▸ Action item
Word for word, repeat each entry that follows.

▸ Records supplied
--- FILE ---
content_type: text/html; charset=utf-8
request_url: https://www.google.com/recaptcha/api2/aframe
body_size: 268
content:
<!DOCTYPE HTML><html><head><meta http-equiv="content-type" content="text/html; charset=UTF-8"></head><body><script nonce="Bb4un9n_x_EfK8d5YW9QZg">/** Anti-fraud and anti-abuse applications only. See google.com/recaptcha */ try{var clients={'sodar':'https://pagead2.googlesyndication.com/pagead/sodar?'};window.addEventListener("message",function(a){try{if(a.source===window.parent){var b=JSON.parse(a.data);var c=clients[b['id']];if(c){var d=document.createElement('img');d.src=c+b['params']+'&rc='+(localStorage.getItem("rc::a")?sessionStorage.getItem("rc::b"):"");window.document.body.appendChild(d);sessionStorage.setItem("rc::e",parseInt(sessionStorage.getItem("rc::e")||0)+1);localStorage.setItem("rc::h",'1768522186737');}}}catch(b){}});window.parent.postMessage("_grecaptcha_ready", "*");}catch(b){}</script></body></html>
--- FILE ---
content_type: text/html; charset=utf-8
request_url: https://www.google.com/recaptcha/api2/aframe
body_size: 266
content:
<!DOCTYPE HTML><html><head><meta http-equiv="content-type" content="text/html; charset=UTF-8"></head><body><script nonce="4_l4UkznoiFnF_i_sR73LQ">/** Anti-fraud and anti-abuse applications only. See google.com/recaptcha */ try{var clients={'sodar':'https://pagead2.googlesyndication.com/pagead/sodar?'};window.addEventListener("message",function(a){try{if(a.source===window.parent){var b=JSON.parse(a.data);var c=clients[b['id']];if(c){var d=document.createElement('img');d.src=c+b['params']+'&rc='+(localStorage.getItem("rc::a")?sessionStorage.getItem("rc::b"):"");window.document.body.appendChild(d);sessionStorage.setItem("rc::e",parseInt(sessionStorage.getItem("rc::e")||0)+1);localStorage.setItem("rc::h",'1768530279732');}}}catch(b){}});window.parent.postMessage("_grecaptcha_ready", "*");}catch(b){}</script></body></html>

▸ Output of the task
--- FILE ---
content_type: text/html; charset=utf-8
request_url: https://www.google.com/recaptcha/api2/aframe
body_size: 268
content:
<!DOCTYPE HTML><html><head><meta http-equiv="content-type" content="text/html; charset=UTF-8"></head><body><script nonce="Bb4un9n_x_EfK8d5YW9QZg">/** Anti-fraud and anti-abuse applications only. See google.com/recaptcha */ try{var clients={'sodar':'https://pagead2.googlesyndication.com/pagead/sodar?'};window.addEventListener("message",function(a){try{if(a.source===window.parent){var b=JSON.parse(a.data);var c=clients[b['id']];if(c){var d=document.createElement('img');d.src=c+b['params']+'&rc='+(localStorage.getItem("rc::a")?sessionStorage.getItem("rc::b"):"");window.document.body.appendChild(d);sessionStorage.setItem("rc::e",parseInt(sessionStorage.getItem("rc::e")||0)+1);localStorage.setItem("rc::h",'1768522186737');}}}catch(b){}});window.parent.postMessage("_grecaptcha_ready", "*");}catch(b){}</script></body></html>
--- FILE ---
content_type: text/html; charset=utf-8
request_url: https://www.google.com/recaptcha/api2/aframe
body_size: 266
content:
<!DOCTYPE HTML><html><head><meta http-equiv="content-type" content="text/html; charset=UTF-8"></head><body><script nonce="4_l4UkznoiFnF_i_sR73LQ">/** Anti-fraud and anti-abuse applications only. See google.com/recaptcha */ try{var clients={'sodar':'https://pagead2.googlesyndication.com/pagead/sodar?'};window.addEventListener("message",function(a){try{if(a.source===window.parent){var b=JSON.parse(a.data);var c=clients[b['id']];if(c){var d=document.createElement('img');d.src=c+b['params']+'&rc='+(localStorage.getItem("rc::a")?sessionStorage.getItem("rc::b"):"");window.document.body.appendChild(d);sessionStorage.setItem("rc::e",parseInt(sessionStorage.getItem("rc::e")||0)+1);localStorage.setItem("rc::h",'1768530279732');}}}catch(b){}});window.parent.postMessage("_grecaptcha_ready", "*");}catch(b){}</script></body></html>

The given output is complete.